João Ferreira: Acho que o inglês veio naturalmente… Todos adoramos música em português, mas provavelmente a maior parte das nossas influências ligadas à criação dos Crimson Hall são em inglês e penso que essa será a maior razão.
ComUM: Pensam na internacionalização?
João Ferreira: Mantendo o desejo de chegar ao maior número de pessoas possível, achamos que há muita gente por esse mundo fora a quem nós gostávamos que a nossa música chegasse.
“Se a mensagem for forte, os sentimentos são maiores que as palavras.”
ComUM: Seria fácil para uma banda de rock cantado em português chegar a outros países?
João Ferreira: Acho que seria possível, sim. Se a mensagem for forte, os sentimentos são maiores que as palavras. Os estrangeiros emocionam-se a ouvir fado e não percebem o que está a ser dito, por isso, acho que sim.
ComUM: No dia 2 de julho apresentaram o disco no RCA Club. Como foi essa noite?
João Ferreira: Foi incrível, acho que correu tudo bem, as pessoas participaram, cantaram… foi muito bom!
ComUM: Como surgiu a ideia de convidarem os Insch?
João Ferreira: Ouvimos os Insch na rádio e gostámos bastante. Depois descobrimos que eles também estavam com a Farol Música [editora] e achámos que tínhamos bastantes elementos comuns e que seria fácil partilharmos a noite. E daí surgiu o convite. Correu tudo bem, foi uma noite intensa.

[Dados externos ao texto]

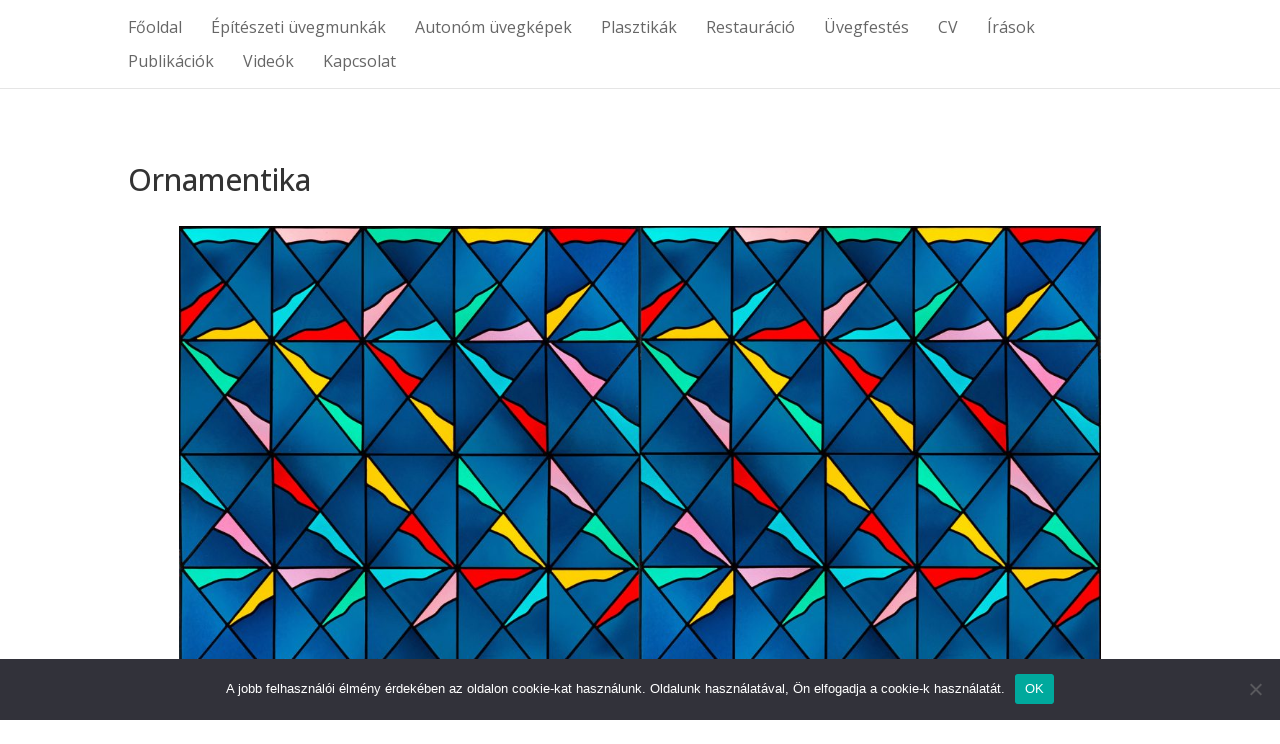

--- FILE ---
content_type: text/css; charset=utf-8
request_url: https://hefterlaszlo.hu/wp-content/et-cache/518/et-core-unified-518.min.css?ver=1758720152
body_size: -101
content:
#top-menu li a{font-weight:300!important}#top-menu li{padding-right:32px}.et_pb_blog_0 .et_pb_post{margin-bottom:30px}#et-top-navigation{float:left;padding-left:0!important}.logo_container{display:none!important}.post-meta{display:none!important}#top-menu li{padding-right:25px!important}#top-menu li a{font-weight:400!important}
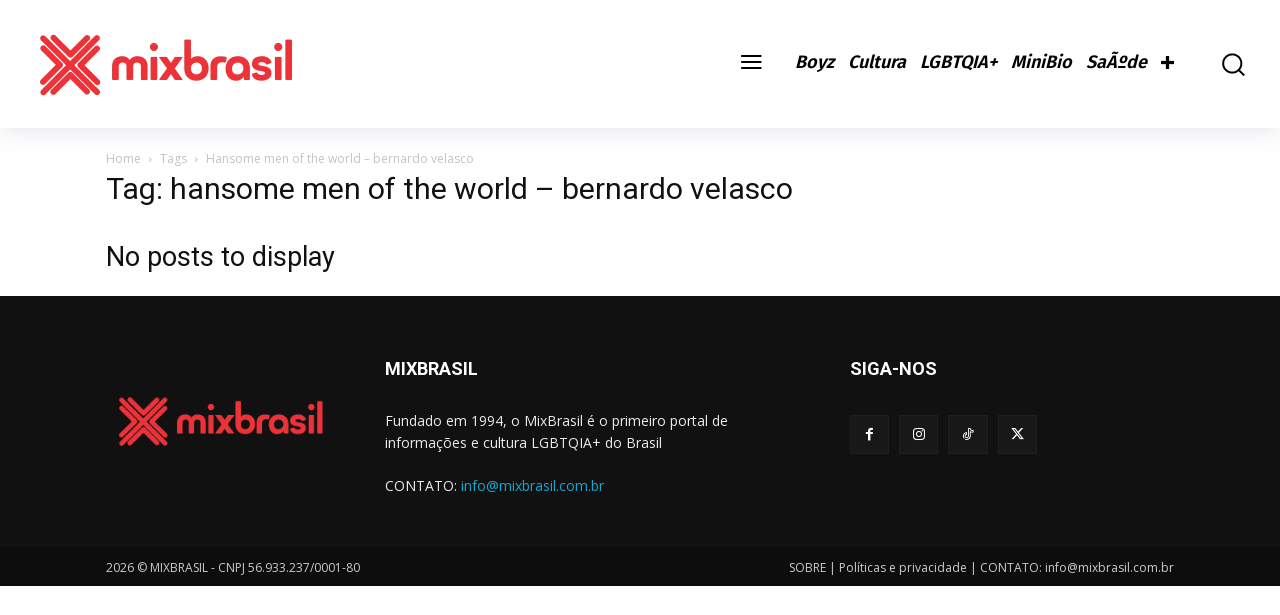

--- FILE ---
content_type: text/html; charset=utf-8
request_url: https://www.google.com/recaptcha/api2/aframe
body_size: 249
content:
<!DOCTYPE HTML><html><head><meta http-equiv="content-type" content="text/html; charset=UTF-8"></head><body><script nonce="gnxzEKn7DVazMlQXejE8iw">/** Anti-fraud and anti-abuse applications only. See google.com/recaptcha */ try{var clients={'sodar':'https://pagead2.googlesyndication.com/pagead/sodar?'};window.addEventListener("message",function(a){try{if(a.source===window.parent){var b=JSON.parse(a.data);var c=clients[b['id']];if(c){var d=document.createElement('img');d.src=c+b['params']+'&rc='+(localStorage.getItem("rc::a")?sessionStorage.getItem("rc::b"):"");window.document.body.appendChild(d);sessionStorage.setItem("rc::e",parseInt(sessionStorage.getItem("rc::e")||0)+1);localStorage.setItem("rc::h",'1768877186564');}}}catch(b){}});window.parent.postMessage("_grecaptcha_ready", "*");}catch(b){}</script></body></html>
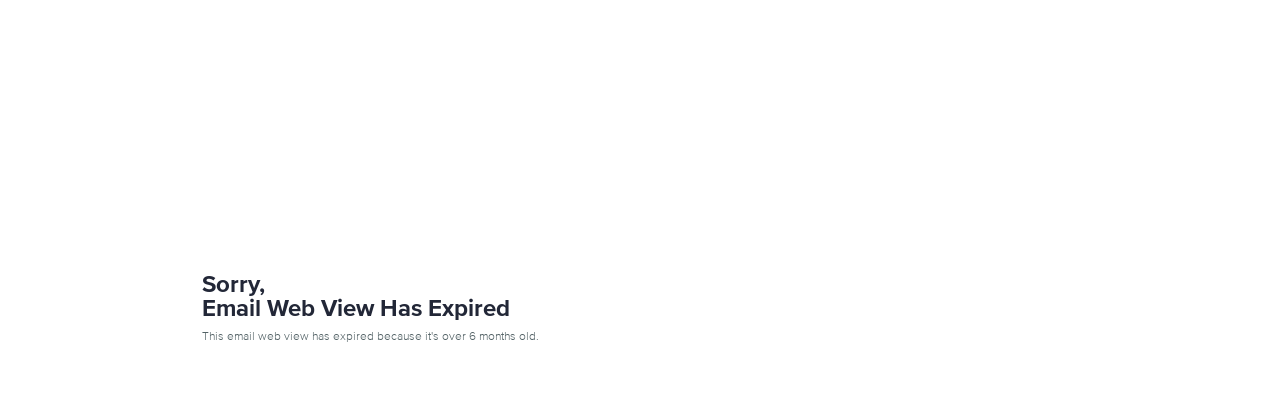

--- FILE ---
content_type: text/html; charset=utf-8
request_url: https://view.newsletters.cnn.com/messages/16469712209052a8dcec9153c/raw?utm_term=16469712209052a8dcec9153c&utm_source=cnn_Reliable+Sources+-+March+10%2C+2022&utm_medium=email&bt_ee=nCKFFpZCS8GwGETCSw0QO5QsbiSoamw9PV%2BCqXlCJGiT2XUIxajM4m6V8EqUGtVz&bt_ts=1646971220908
body_size: 834
content:
<!DOCTYPE html>
<html lang="en">
<head>
  <link rel="manifest" href="/cores/google_chrome.json">
  <meta name="viewport" content="width=device-width, initial-scale=1.0">
  <meta name="robots" content="none"/>
  <meta charset="utf-8">
  <meta name="csrf-param" content="authenticity_token" />
<meta name="csrf-token" content="64Fus9rCZTJ4o23mcijNYCJK_oGMYvFBbfN6xayylPV9pRCDxLDyzN6GqcYGkPjlziYi09TP-UMQInVMGVDfag" />
  <link rel="icon" type="image/x-icon" href="/assets/v4/zeta_favicon-158fa04acc8b946fb0795bdd7b56e8919db7cf2f6664e374b5e76473d1e01bc7.svg" />
  <link rel="stylesheet" href="/assets/v4base-30b8bfff26714e2bb5c054431d7cd83b1ea0ad15d2ffff0f5288b17deba5622e.css" media="all" />
  <link rel="stylesheet" type="text/css" href="https://cdn.boomtrain.net/fonts/v1/font.css">
  <style>
    body{padding: 0;margin: 0;font-family: "ProximaNova";width: 100vw;height: 100vh;display: flex;}.left {flex: 1;display: flex;justify-content: center;flex-direction: column;}.content{flex-wrap: wrap;align-content: center;display: flex;flex-direction: column;margin: 0;padding-top: 8px;padding-left: 100px;padding-bottom: 100px;}.heading{color: rgb(34, 39, 55);font-size: 24px;font-weight: bold;line-height: 24px;margin: 0;}.messsage{color: rgb(83, 98, 102);font-size: 12px;font-weight: 300;line-height: 16px; margin-top: 8px;}.right {flex: 1;width: auto;}.bg{background: url('/images/no_record.svg') no-repeat;background-position: right;height: 100%;background-size:100%;}@media only screen and (max-width: 768px) {.content{padding-bottom: 50px;}.bg{background-size: contain;}}
  </style>
  <title>Messenger Error</title>
</head>
<body style="background-image:none;">
  <div class="left">
  <div class="content">
    <p class="heading">Sorry, <br />Email Web View Has Expired</p>
    <p class="messsage">This email web view has expired because it's over 6 months old.</p>
  </div>
  </div>
  <div class="right">
  <div class="bg"></div>
  </div>
</body>
</html>
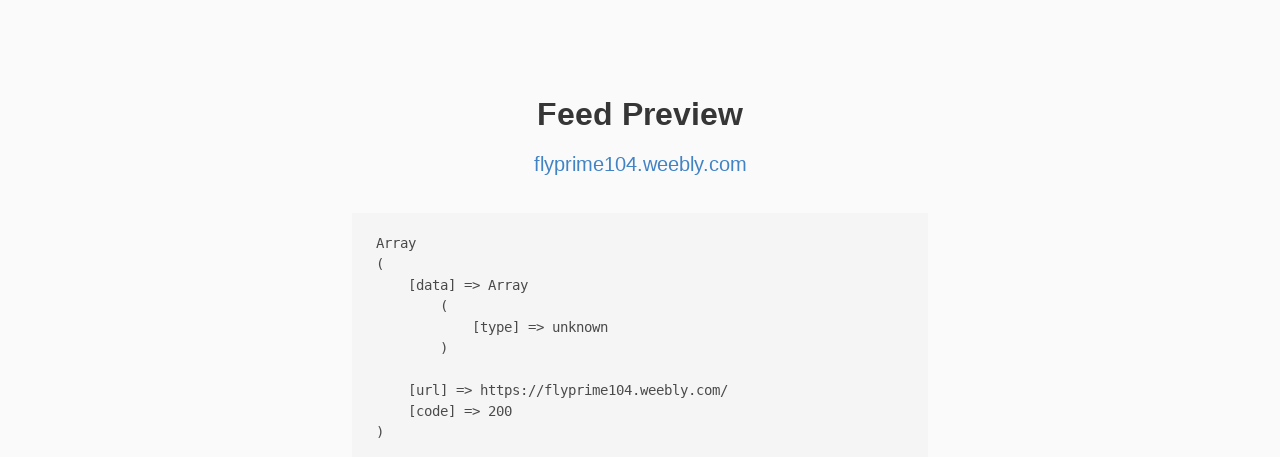

--- FILE ---
content_type: text/html; charset=UTF-8
request_url: https://monocle.p3k.io/preview?url=https://flyprime104.weebly.com
body_size: 2303
content:
<!doctype html>
<html>
<head>
  <meta charset="utf-8">
  <meta http-equiv="X-UA-Compatible" content="IE=edge">
  <meta name="viewport" content="width=device-width, initial-scale=1">

  <link href="/assets/bulma-0.7.5/css/bulma.css" rel="stylesheet">
  <link rel="stylesheet" href="/assets/featherlight-1.5.0/featherlight.min.css">

  <link href="/assets/styles.css?v=2" rel="stylesheet" type="text/css">

  <script src="/assets/jquery-3.3.1.min.js"></script>
  <script src="/assets/featherlight-1.5.0/featherlight.min.js"></script>
  <script src="/assets/script.js?v=2"></script>

        <link rel="apple-touch-icon" sizes="180x180" href="/icons/apple-touch-icon.png">
      <link rel="icon" type="image/png" sizes="32x32" href="/icons/favicon-32x32.png">
      <link rel="icon" type="image/png" sizes="16x16" href="/icons/favicon-16x16.png">
      <link rel="manifest" href="/icons/manifest.json">
      <link rel="mask-icon" href="/icons/safari-pinned-tab.svg" color="#5bbad5">
      <link rel="shortcut icon" href="/favicon.ico">
      <meta name="msapplication-TileColor" content="#da532c">
      <meta name="msapplication-config" content="/icons/browserconfig.xml">
      <meta name="theme-color" content="#ffffff">

  <title>Preview</title>
</head>
<body>

  
<link rel="stylesheet" href="/assets/timeline-styles.css">
<link rel="stylesheet" href="/assets/public-timeline.css">

  <h1 class="title">Feed Preview</h1>
  <h2 class="subtitle"><a href="https://flyprime104.weebly.com">flyprime104.weebly.com</a></h2>
  <div id="window" class="column"></div>


<script>
$(function(){

  var query = parseQueryString(window.location.search.substring(1));

  if(query && query.url) {

    $("#window").html('<progress class="progress is-small is-primary" max="100"></progress>');

    $.post("/preview", {
      url: query.url
    }, function(response){
      $("#window").html(response);
    });

  }

});
</script>
<style type="text/css">
  h1 {
    padding-top: 6rem;
    padding-bottom: 1rem;
    text-align: center;
  }

  h2.subtitle {
    text-align: center;
  }

  a {
    color: #4183c4;
    text-decoration: none;
  }

  .section {
    border: 1px #ccc solid;
    border-radius: 6px;
    background: white;
    padding: 12px;
    margin-top: 2em;
  }
  .help {
    text-align: center;
    font-size: 0.9rem;
  }
</style>

</body>
</html>


--- FILE ---
content_type: text/html; charset=UTF-8
request_url: https://monocle.p3k.io/preview
body_size: 138
content:
<div class="error">

      <pre>Array
(
    [data] => Array
        (
            [type] => unknown
        )

    [url] => https://flyprime104.weebly.com/
    [code] => 200
)
</pre>
  
</div>
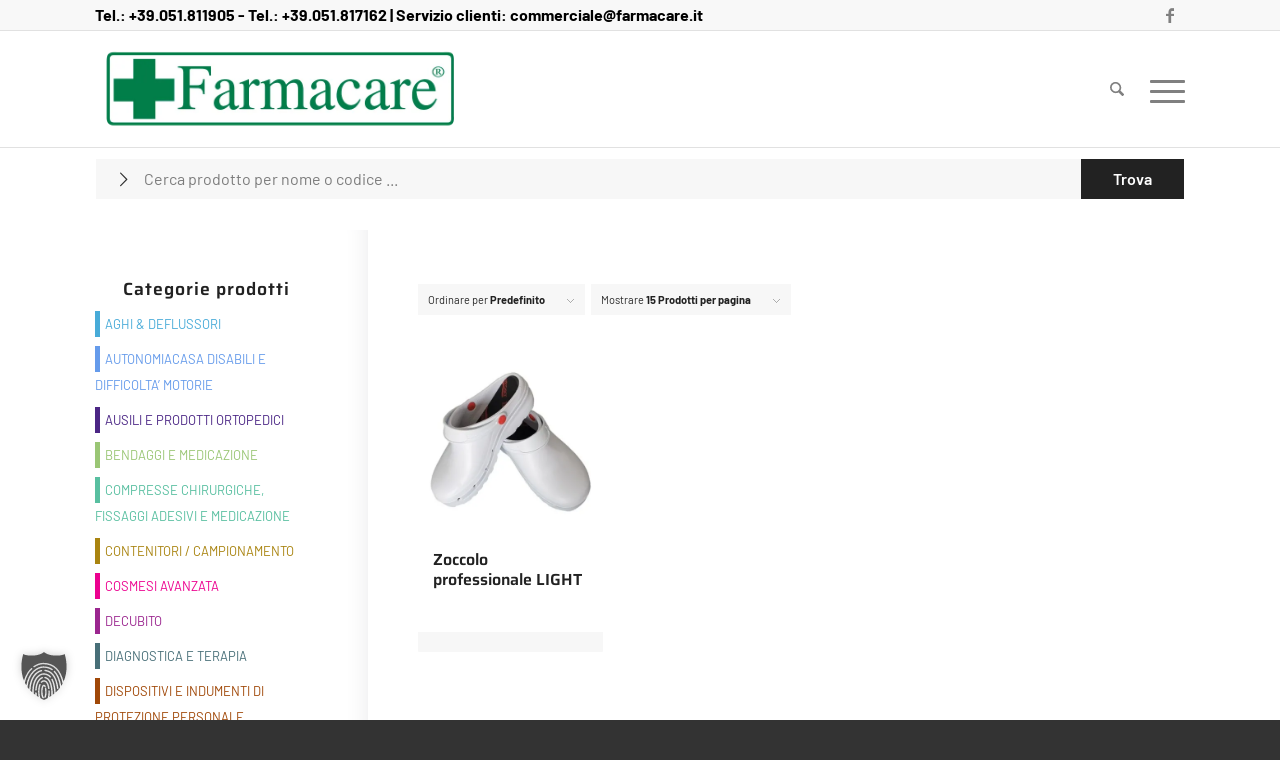

--- FILE ---
content_type: text/css
request_url: https://www.farmacare.it/wp-content/plugins/woo-sub-categories/assets/woo_sub_style.css?ver=1.0.0.
body_size: 135
content:
li.woo_subcategory_parent a.prnt_link {
    border: 0px solid #ccc;
    background: #ffff;
    border-radius: 3px;
    color: #000;
    width: 90%;
    display: inline-block;
    margin-right: 10%;
    text-align: left;
}
.woo_subcategory_parent {
    list-style: none;
}
.woo_nxt_lvl {
    padding: 0px 0px 0px 8px;
    margin: 0px;
    display: none;
}
.woo_active .woo_nxt_lvl {
    display: block;
}
.acordion_sign {
    position: absolute;
    top: 0px;
    right: 4px;
    color: #000;
    border: 1px solid #000;
    border-radius: 5px;
    padding: 0px 5px 0px 4px;
    cursor: pointer;
}
.woo_active .woo_plus {
    display: none;
}
.woo_minus {
    display: none;
}
.woo_active .woo_minus {
    display: block;
}
.woo_subcategory {
    margin-bottom: 2px !important;
    position: relative;
}
ul.woo_subcategory li {
    list-style: none;
    text-align: left;
    padding-left: 10px;
}

ul.ul_labl_3 li{
    text-align: left;
    padding-left: 20px;
}

--- FILE ---
content_type: application/javascript
request_url: https://www.farmacare.it/wp-content/plugins/woo-sub-categories/assets/woo_sub_script.js?ver=1.0.0.
body_size: 80
content:
/*
 * 
 * GlocoForms Front end script
 * 
 * @since 1.0.0
 * 
 */
jQuery( document ).ready(function() {
(function ($) {
    var woo_subcat = {
        initilaize: function () {
            $(document).ready(function () {
                $(document).on('click', '.woo_plus', function () {
                    $('.woo_nxt_lvl').slideUp();
                    $('.woo_plus').show();
                    $('.woo_minus').hide();
                    $(this).parents('.woo_subcategory_parent').find('.woo_nxt_lvl').slideDown();
                    $(this).hide();
                    $(this).parents('.woo_subcategory_parent').find('.woo_minus').show();
                });

                $(document).on('click', '.woo_minus', function () {
                    $('.woo_nxt_lvl').slideUp();
                    //$(this).parents('.woo_subcategory_parent').find('.woo_nxt_lvl').slideDown();
                    $('.woo_plus').show();
                    $('.woo_minus').hide();
                    $(this).hide();
                    $(this).parents('.woo_subcategory_parent').find('.woo_plus').show();
                });
            });
        }
    };

    woo_subcat.initilaize();
})(jQuery);
});

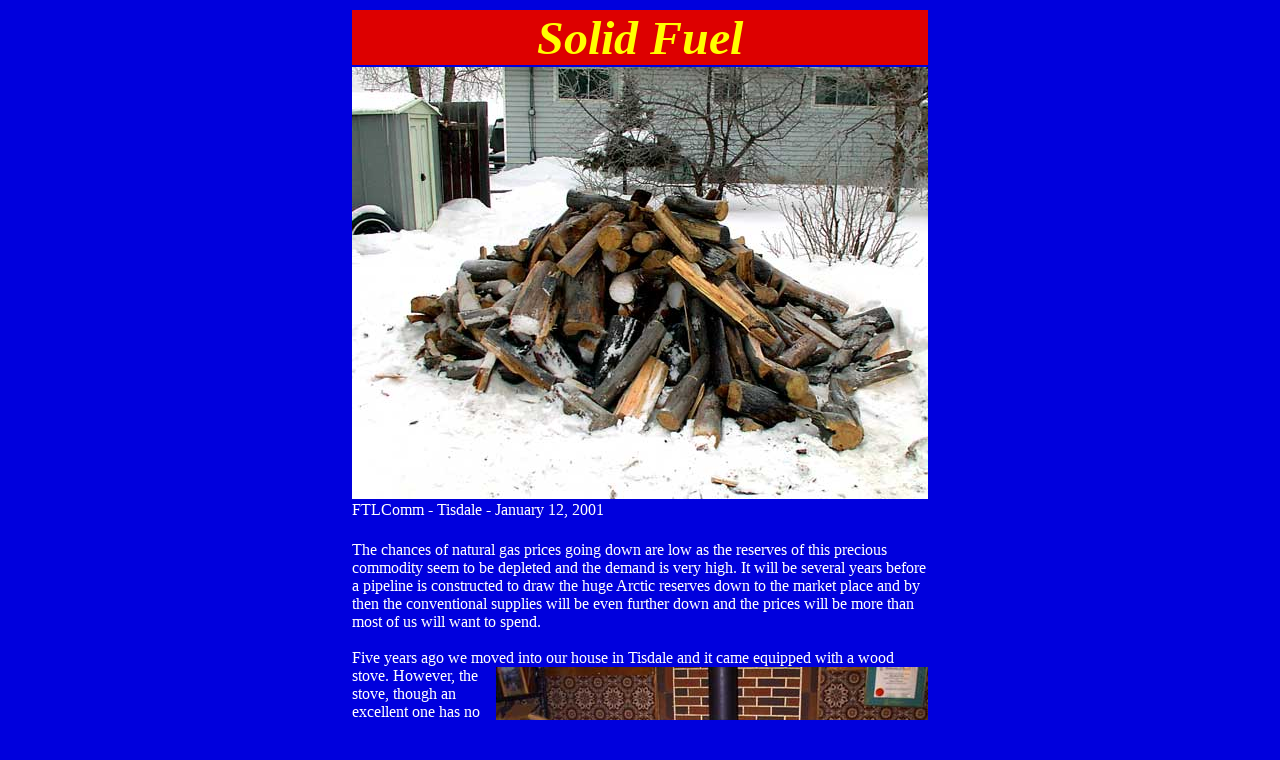

--- FILE ---
content_type: text/html
request_url: http://ensign.ftlcomm.com/environmentMinister/woodheat/solidfuel.html
body_size: 4182
content:
<!DOCTYPE HTML PUBLIC "-//W3C//DTD HTML 3.2//EN"><HTML><HEAD>	<META HTTP-EQUIV="Content-Type" CONTENT="text/html;CHARSET=iso-8859-1">	<META NAME="GENERATOR" Content="Symantec Visual Page Mac 1.1.1">	<TITLE>solid fuel</TITLE></HEAD><BODY TEXT="#FFFFFF" BGCOLOR="#0000DD" LINK="#66CCFF" VLINK="#99FF99" ALINK="#FF99FF"><CENTER><P><TABLE BORDER="0" CELLPADDING="0" WIDTH="576">	<TR>		<TD HEIGHT="45" BGCOLOR="#DD0000">			<P ALIGN="CENTER"><FONT SIZE="7" COLOR="#FFFF00"><I><B>Solid Fuel</B></I></FONT>		</TD>	</TR>	<TR>		<TD><IMG SRC="woodpile.jpg" WIDTH="576" HEIGHT="432" ALIGN="BOTTOM" BORDER="0"></TD>	</TR>	<TR>		<TD>FTLComm - Tisdale - January 12, 2001</TD>	</TR>	<TR>		<TD>&nbsp;</TD>	</TR>	<TR>		<TD>The chances of natural gas prices going down are low as the reserves of this precious			commodity seem to be depleted and the demand is very high.  It will be several years			before a pipeline is constructed to draw the huge Arctic reserves down to the market			place and by then the conventional supplies will be even further down and the prices			will be more than most of us will want to spend.<BR>			<BR>			Five years ago we moved <IMG SRC="stove.jpg" WIDTH="432" HEIGHT="324" ALIGN="RIGHT"			BORDER="0">into our house in Tisdale and it came equipped with a wood stove.  However,			the stove, though an excellent one has no markings and was not eligible for insurance.			 As a result it has sat unused for these past five years.  But, with the price of			gas having risen 23% it is time to reconsider.  This little legal stove was bought			from Sears, we pay 10% more for insurance and the heat is on.<BR>			<BR>			As a kid getting in the wood or coal was part of my childhood chores, but in time			the wood stove in the kitchen and Booker coal stove that heated the home were replaced			with an electric stove and an oil fired space heater then a furnace.  Though I had			the experience of hauling in the fuel maintaining the fire was not my chore and it			is proving to be a real challenge for me with this wood stove.</TD>	</TR>	<TR>		<TD>&nbsp;</TD>	</TR>	<TR>		<TD><IMG SRC="chimney.jpg" WIDTH="432" HEIGHT="236" ALIGN="RIGHT" BORDER="0">I doubt			of this sort of appliance was really designed to provide more than decorative heat			but I am determined to see how it turns out.  The lighting of the think continues			to be a problem as the cold air accumulates in the chimney and even with a hair drier			I have to eat smoke at each lighting and it looks like the ceiling is going to need			a real clean up come spring.<BR>			<BR>			Once running the stove uses about three armfuls of wood a day and with it running			the gas furnace rests completely during times of moderate temperatures like today.<BR>			<BR>			As for economy, that is going to remain to be seen.  A chord of fir firewood delivered			will cost $90.  The pile at the top of the page is a pickup full and was $45, plus			tax and $20 for delivery.  The good part of this process is that the fuel is not			coming out of the ground and once burned will never be replaced.  This is a renewable			resource, this firewood came from a forest fire more than five years ago in the Gronlid			area.  It is waste material and is now doing its duty warming up the office and house.<BR>			<BR>			The fire wood dealers in the area are noting a sharp increase in consumption this			winter as I am not the only one to realise that this is a sensible means of heating			one's home but it was interesting to note that the fellow who brought me this wood			said that sales were up considerably last year as there has been a steady trend each			year for people to move toward this supplementary form of heat.  Using a wood fired			furnace an average home can be heated with eight to nine chords of fire wood for			 the year, a mere $720.<BR>			<BR>			With the cost of the stove, wood and added insurance I expect to see it paid for			with the savings in natural gas consumption.  We will let you know how this project			turns out.  In the mean time you will find me sitting by the fire smiling.</TD>	</TR></TABLE></CENTER></BODY></HTML>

“Nenhum homem é uma ilha e a união faz a força.”
ComUM: Deviam existir mais colaborações entre os artistas de rock portugueses?
João Ferreira: No nosso ponto de vista achamos que deve haver colaborações entre todos os artistas de todos os estilos. Nenhum homem é uma ilha e a união faz a força. Deixemos de estar isolados e vamos juntar-nos pela música!